• **What to do**:
Give back all of the records exactly.

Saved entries
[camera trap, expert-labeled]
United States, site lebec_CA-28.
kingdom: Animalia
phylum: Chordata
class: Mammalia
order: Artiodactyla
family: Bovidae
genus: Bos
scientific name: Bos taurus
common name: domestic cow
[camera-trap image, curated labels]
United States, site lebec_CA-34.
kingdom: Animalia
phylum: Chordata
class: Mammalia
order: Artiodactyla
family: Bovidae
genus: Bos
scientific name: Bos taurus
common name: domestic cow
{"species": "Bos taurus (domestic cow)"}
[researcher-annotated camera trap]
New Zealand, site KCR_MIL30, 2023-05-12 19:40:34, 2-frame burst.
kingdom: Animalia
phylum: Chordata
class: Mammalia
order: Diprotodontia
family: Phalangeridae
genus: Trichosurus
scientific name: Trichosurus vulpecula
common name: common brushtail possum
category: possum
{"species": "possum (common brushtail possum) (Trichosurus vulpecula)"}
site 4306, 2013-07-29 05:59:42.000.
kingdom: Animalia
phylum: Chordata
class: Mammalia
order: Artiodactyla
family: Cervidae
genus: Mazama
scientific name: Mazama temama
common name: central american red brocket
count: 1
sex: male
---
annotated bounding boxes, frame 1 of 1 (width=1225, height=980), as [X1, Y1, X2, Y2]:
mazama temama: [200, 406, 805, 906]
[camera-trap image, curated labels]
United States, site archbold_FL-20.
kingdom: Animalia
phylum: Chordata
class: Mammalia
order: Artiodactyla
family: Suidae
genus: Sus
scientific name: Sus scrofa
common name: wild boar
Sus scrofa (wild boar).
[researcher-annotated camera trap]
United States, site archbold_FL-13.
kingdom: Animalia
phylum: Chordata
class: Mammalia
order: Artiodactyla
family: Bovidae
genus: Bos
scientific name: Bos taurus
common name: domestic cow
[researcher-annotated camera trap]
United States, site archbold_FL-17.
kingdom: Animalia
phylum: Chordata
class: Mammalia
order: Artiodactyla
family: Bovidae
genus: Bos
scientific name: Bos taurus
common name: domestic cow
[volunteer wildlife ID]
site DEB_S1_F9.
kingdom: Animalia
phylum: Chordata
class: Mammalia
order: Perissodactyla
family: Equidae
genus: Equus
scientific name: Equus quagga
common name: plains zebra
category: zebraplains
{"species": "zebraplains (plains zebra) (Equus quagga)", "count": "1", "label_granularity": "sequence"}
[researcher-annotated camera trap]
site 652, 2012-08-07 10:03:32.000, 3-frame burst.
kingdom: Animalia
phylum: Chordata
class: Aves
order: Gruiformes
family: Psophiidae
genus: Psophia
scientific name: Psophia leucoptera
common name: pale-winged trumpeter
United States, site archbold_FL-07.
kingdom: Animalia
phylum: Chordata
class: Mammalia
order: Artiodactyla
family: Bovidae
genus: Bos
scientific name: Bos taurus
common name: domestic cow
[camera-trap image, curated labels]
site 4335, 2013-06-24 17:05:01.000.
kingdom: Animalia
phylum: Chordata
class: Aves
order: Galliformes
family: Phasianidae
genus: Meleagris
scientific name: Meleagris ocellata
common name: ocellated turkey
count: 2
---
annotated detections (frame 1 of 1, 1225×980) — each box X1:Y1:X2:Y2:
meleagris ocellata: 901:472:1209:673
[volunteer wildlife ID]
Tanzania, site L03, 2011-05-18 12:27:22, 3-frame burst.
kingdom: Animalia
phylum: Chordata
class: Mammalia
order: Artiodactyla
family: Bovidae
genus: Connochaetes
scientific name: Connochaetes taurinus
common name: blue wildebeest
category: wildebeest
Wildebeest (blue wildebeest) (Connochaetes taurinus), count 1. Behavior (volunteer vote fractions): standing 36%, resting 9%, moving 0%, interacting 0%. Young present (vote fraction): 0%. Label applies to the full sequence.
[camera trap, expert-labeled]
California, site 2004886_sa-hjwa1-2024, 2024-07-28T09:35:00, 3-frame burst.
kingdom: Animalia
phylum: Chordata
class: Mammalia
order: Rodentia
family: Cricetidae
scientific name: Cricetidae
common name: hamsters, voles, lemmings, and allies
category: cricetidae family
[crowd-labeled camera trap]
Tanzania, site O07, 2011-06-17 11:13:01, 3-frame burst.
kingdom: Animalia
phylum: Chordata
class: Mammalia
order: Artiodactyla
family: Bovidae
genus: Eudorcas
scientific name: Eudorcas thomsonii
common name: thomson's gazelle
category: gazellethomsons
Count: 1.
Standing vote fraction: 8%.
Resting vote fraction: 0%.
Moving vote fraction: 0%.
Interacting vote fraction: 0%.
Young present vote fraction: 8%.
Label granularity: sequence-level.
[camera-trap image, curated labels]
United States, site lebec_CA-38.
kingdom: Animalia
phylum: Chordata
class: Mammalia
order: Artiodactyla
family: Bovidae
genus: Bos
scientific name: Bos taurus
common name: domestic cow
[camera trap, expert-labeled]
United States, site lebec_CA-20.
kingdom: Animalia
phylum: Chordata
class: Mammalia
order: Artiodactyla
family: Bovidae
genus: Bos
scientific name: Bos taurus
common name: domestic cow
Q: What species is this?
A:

• **Response to the exercise**:
[camera trap, expert-labeled]
United States, site lebec_CA-28.
kingdom: Animalia
phylum: Chordata
class: Mammalia
order: Artiodactyla
family: Bovidae
genus: Bos
scientific name: Bos taurus
common name: domestic cow
[camera-trap image, curated labels]
United States, site lebec_CA-34.
kingdom: Animalia
phylum: Chordata
class: Mammalia
order: Artiodactyla
family: Bovidae
genus: Bos
scientific name: Bos taurus
common name: domestic cow
{"species": "Bos taurus (domestic cow)"}
[researcher-annotated camera trap]
New Zealand, site KCR_MIL30, 2023-05-12 19:40:34, 2-frame burst.
kingdom: Animalia
phylum: Chordata
class: Mammalia
order: Diprotodontia
family: Phalangeridae
genus: Trichosurus
scientific name: Trichosurus vulpecula
common name: common brushtail possum
category: possum
{"species": "possum (common brushtail possum) (Trichosurus vulpecula)"}
site 4306, 2013-07-29 05:59:42.000.
kingdom: Animalia
phylum: Chordata
class: Mammalia
order: Artiodactyla
family: Cervidae
genus: Mazama
scientific name: Mazama temama
common name: central american red brocket
count: 1
sex: male
---
annotated bounding boxes, frame 1 of 1 (width=1225, height=980), as [X1, Y1, X2, Y2]:
mazama temama: [200, 406, 805, 906]
[camera-trap image, curated labels]
United States, site archbold_FL-20.
kingdom: Animalia
phylum: Chordata
class: Mammalia
order: Artiodactyla
family: Suidae
genus: Sus
scientific name: Sus scrofa
common name: wild boar
Sus scrofa (wild boar).
[researcher-annotated camera trap]
United States, site archbold_FL-13.
kingdom: Animalia
phylum: Chordata
class: Mammalia
order: Artiodactyla
family: Bovidae
genus: Bos
scientific name: Bos taurus
common name: domestic cow
[researcher-annotated camera trap]
United States, site archbold_FL-17.
kingdom: Animalia
phylum: Chordata
class: Mammalia
order: Artiodactyla
family: Bovidae
genus: Bos
scientific name: Bos taurus
common name: domestic cow
[volunteer wildlife ID]
site DEB_S1_F9.
kingdom: Animalia
phylum: Chordata
class: Mammalia
order: Perissodactyla
family: Equidae
genus: Equus
scientific name: Equus quagga
common name: plains zebra
category: zebraplains
{"species": "zebraplains (plains zebra) (Equus quagga)", "count": "1", "label_granularity": "sequence"}
[researcher-annotated camera trap]
site 652, 2012-08-07 10:03:32.000, 3-frame burst.
kingdom: Animalia
phylum: Chordata
class: Aves
order: Gruiformes
family: Psophiidae
genus: Psophia
scientific name: Psophia leucoptera
common name: pale-winged trumpeter
United States, site archbold_FL-07.
kingdom: Animalia
phylum: Chordata
class: Mammalia
order: Artiodactyla
family: Bovidae
genus: Bos
scientific name: Bos taurus
common name: domestic cow
[camera-trap image, curated labels]
site 4335, 2013-06-24 17:05:01.000.
kingdom: Animalia
phylum: Chordata
class: Aves
order: Galliformes
family: Phasianidae
genus: Meleagris
scientific name: Meleagris ocellata
common name: ocellated turkey
count: 2
---
annotated detections (frame 1 of 1, 1225×980) — each box X1:Y1:X2:Y2:
meleagris ocellata: 901:472:1209:673
[volunteer wildlife ID]
Tanzania, site L03, 2011-05-18 12:27:22, 3-frame burst.
kingdom: Animalia
phylum: Chordata
class: Mammalia
order: Artiodactyla
family: Bovidae
genus: Connochaetes
scientific name: Connochaetes taurinus
common name: blue wildebeest
category: wildebeest
Wildebeest (blue wildebeest) (Connochaetes taurinus), count 1. Behavior (volunteer vote fractions): standing 36%, resting 9%, moving 0%, interacting 0%. Young present (vote fraction): 0%. Label applies to the full sequence.
[camera trap, expert-labeled]
California, site 2004886_sa-hjwa1-2024, 2024-07-28T09:35:00, 3-frame burst.
kingdom: Animalia
phylum: Chordata
class: Mammalia
order: Rodentia
family: Cricetidae
scientific name: Cricetidae
common name: hamsters, voles, lemmings, and allies
category: cricetidae family
[crowd-labeled camera trap]
Tanzania, site O07, 2011-06-17 11:13:01, 3-frame burst.
kingdom: Animalia
phylum: Chordata
class: Mammalia
order: Artiodactyla
family: Bovidae
genus: Eudorcas
scientific name: Eudorcas thomsonii
common name: thomson's gazelle
category: gazellethomsons
Count: 1.
Standing vote fraction: 8%.
Resting vote fraction: 0%.
Moving vote fraction: 0%.
Interacting vote fraction: 0%.
Young present vote fraction: 8%.
Label granularity: sequence-level.
[camera-trap image, curated labels]
United States, site lebec_CA-38.
kingdom: Animalia
phylum: Chordata
class: Mammalia
order: Artiodactyla
family: Bovidae
genus: Bos
scientific name: Bos taurus
common name: domestic cow
[camera trap, expert-labeled]
United States, site lebec_CA-20.
kingdom: Animalia
phylum: Chordata
class: Mammalia
order: Artiodactyla
family: Bovidae
genus: Bos
scientific name: Bos taurus
common name: domestic cow
Q: What species is this?
A:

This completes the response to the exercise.